THE TASK: Once you reach the line containing "United States, site archbold_FL-28." in the entries below, write out that line and each one after it down to the line containing "common name: domestic cow", exactly and with nothing added.

ENTRIES SUPPLIED:
• • •

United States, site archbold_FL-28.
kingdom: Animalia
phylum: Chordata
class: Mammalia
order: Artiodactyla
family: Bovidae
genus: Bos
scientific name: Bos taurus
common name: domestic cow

• • •

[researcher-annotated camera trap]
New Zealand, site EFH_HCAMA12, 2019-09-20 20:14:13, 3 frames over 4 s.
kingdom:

• • •

SOLUTION TO THE PROBLEM:
United States, site archbold_FL-28.
kingdom: Animalia
phylum: Chordata
class: Mammalia
order: Artiodactyla
family: Bovidae
genus: Bos
scientific name: Bos taurus
common name: domestic cow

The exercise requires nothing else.